» Conjunto de tarefas
A. Extraia do texto sobre óleos essenciais, sem mudar nada, o trecho que começa em "O Brasil detém" e termina em "indústria de perfumaria.".
B. Escreva o que vem depois no texto sobre óleos essenciais, seguindo a partir do ponto em que ele termina.

» Trecho de origem
____

O Brasil detém a maior diversidade genética vegetal do mundo, contando com mais de 55.000 espécies catalogadas, de um total estimado entre 350.000 a 550.000 (Nodari e Guerra, 1999), consistindo em importante potencial de desenvolvimento socioeconômico para o país, como fonte de óleos essenciais para o setor produtivo. Industrialmente os óleos essenciais são empregados como matérias-primas para a indústria de perfumaria.
Por consistirem produtos oriundos da biodiversidade é imprescindível que, em conjunto com o benefício econômico, seja levado em conta o uso sustentável e a preservação do meio ambiente. Dentro deste contexto o Centro de P & D de Recursos Genéticos Vegetais, do Instituto Agronômico (IAC), implantou, em 1994, o programa de óleos essenciais, visando contribuir para sua cadeia produtiva, envolvendo o setor de perfumaria. Ao longo dos 13 anos de atuação na área, criou-se uma equipe multidisciplinar composta de especialistas nas áreas de botânica, genética (melhoramento genético, biologia molecular, citogenética), fisiologia e química de produtos naturais para o estudo de óleos essenciais de plantas cultivadas e nativas, esta última visando à exploração sustentável.

____

» Itens exibidos
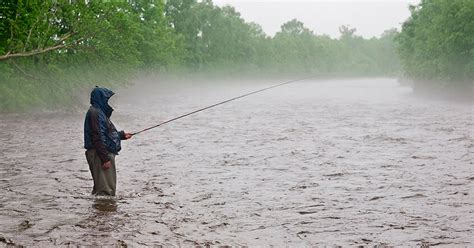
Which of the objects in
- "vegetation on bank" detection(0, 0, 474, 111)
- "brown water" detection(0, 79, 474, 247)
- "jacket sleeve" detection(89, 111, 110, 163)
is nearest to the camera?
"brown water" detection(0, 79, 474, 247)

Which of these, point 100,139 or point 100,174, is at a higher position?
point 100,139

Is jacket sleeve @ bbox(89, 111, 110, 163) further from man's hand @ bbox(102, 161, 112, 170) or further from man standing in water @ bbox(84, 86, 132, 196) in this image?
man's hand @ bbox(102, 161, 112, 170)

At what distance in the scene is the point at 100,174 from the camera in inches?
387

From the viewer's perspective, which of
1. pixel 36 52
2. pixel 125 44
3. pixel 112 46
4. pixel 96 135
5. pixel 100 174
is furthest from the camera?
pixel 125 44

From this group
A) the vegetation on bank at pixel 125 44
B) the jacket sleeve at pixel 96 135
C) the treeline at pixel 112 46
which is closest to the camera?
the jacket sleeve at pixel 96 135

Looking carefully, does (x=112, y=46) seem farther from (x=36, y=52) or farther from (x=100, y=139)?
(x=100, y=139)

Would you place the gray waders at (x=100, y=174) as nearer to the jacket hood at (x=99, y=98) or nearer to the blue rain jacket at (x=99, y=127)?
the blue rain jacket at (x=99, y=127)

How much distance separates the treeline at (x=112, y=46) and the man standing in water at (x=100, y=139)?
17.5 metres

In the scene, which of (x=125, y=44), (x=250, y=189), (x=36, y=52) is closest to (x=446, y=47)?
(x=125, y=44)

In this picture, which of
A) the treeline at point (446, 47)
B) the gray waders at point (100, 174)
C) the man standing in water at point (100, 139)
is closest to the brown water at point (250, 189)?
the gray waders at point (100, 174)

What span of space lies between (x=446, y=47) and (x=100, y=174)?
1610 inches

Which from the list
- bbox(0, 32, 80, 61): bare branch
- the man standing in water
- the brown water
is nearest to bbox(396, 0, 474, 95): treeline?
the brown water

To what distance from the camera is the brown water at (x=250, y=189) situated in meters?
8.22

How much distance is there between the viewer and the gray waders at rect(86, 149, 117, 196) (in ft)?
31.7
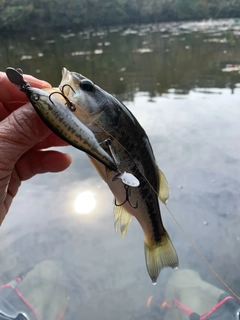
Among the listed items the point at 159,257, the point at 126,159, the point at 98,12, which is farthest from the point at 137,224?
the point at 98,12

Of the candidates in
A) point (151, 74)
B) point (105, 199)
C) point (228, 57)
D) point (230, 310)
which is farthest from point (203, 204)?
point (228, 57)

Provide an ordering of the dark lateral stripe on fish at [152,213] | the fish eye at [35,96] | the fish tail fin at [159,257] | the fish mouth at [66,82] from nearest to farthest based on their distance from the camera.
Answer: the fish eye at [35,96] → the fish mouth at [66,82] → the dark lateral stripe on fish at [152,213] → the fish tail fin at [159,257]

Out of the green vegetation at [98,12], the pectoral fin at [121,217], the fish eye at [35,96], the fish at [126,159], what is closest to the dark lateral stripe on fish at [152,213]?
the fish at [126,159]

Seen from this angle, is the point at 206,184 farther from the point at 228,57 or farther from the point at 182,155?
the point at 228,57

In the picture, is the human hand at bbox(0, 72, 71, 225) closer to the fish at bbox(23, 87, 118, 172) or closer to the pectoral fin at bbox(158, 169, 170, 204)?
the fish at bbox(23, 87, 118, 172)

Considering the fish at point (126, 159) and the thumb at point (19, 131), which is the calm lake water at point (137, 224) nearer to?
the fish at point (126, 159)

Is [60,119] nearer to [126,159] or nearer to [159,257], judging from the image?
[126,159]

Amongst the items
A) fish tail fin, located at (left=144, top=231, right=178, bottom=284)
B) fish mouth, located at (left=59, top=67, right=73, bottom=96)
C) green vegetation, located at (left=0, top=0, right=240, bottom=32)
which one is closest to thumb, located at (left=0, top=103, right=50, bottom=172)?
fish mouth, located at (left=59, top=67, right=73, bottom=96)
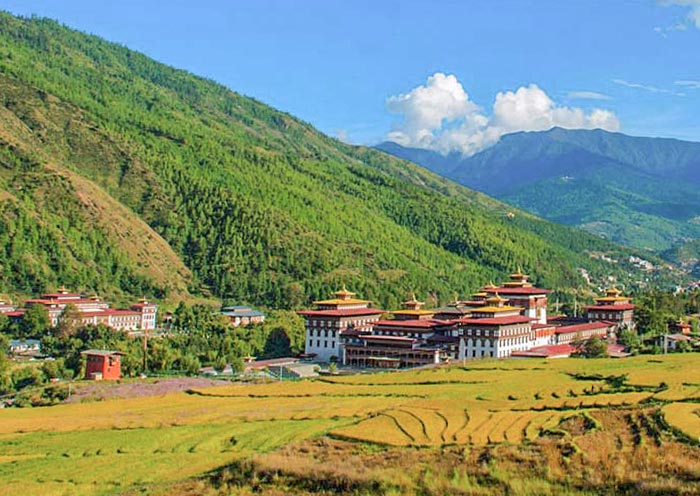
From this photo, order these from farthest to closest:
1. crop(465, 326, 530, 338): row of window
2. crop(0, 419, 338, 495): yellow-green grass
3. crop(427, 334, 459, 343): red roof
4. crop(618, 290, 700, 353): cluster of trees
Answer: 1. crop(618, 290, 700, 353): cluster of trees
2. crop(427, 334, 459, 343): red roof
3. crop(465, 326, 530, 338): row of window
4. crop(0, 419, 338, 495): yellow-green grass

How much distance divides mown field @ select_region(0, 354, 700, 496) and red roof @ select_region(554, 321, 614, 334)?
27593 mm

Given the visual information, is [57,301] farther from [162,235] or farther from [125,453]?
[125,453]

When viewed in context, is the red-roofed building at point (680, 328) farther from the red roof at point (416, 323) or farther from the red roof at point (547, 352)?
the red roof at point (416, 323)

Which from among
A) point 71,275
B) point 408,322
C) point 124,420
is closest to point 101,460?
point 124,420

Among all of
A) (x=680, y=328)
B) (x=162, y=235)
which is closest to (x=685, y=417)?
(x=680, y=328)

____

» Respostas por tarefa
A.
O Brasil detém a maior diversidade genética vegetal do mundo, contando com mais de 55.000 espécies catalogadas, de um total estimado entre 350.000 a 550.000 (Nodari e Guerra, 1999), consistindo em importante potencial de desenvolvimento socioeconômico para o país, como fonte de óleos essenciais para o setor produtivo. Industrialmente os óleos essenciais são empregados como matérias-primas para a indústria de perfumaria.

B.
A exploração comercial desses recursos genéticos deve levar em conta, além do fornecimento contínuo dos óleos essenciais, a conservação dos ecossistemas e a melhoria das condições de vida das populações locais. Deve-se considerar também a identificação correta do material utilizado, uma vez que as populações de uma espécie podem apresentar significativa variabilidade genética e química. Dessa maneira, a exploração sustentável das espécies de interesse comercial deve ser feita, com base na determinação taxonômica correta e em informações sobre a sua distribuição geográfica, e em estudos demográficos, de biologia reprodutiva, de variabilidade genética, química e fisiológica. O conjunto dessas informações permite, além do manejo sustentável, a domesticação e o cultivo ex situ das espécies, diminuindo ou mesmo eliminando o impacto negativo do extrativismo predatório.
As pesquisas no Centro de P & D de Recursos Genéticos Vegetais do IAC abordam a caracterização química dos óleos essenciais, diversidade genética das espécies, o cultivo e o melhoramento genético de plantas aromáticas podendo-se destacar: Piper aduncum, Ocimum gratissimum (alfavaca cravo) e Ocimum selloi (alfavaquinha), Lippia sidoides (alecrim pimenta), Cyperus sp (priprioca), Lychophora pinaster, Lippia alba (falsa melissa).
Dentre as espécies nativas da flora aromática nacional, a pesquisa com a Lippia alba, iniciou-se há cerca de 10 anos, por meio da caracterização química e genética de acessos de varias regiões do Brasil (Santos-Mendes, 2001), cultivo (Ventrella, 2000; Ehlert, 2003), seguido de melhoramento genético (Yamamoto, 2006; Schocken, 2007).
Com relação ao melhoramento genético convencional estão sendo estudadas em Lippia alba, a interação genótipo x ambiente na produção e qualidade de óleos essenciais. Foram identificados clones altamente produtivos para massa seca e teor de óleo essencial, assim como foi criada uma população de base genética ampla em Lippia alba para os quimiotipos citral, mirceno/cânfora, limoneno/carvona e linalol, cuja substância está presente no óleo essencial de pau-rosa, espécie da Amazônia, empregada na fabricação do perfume Chanel nº 5.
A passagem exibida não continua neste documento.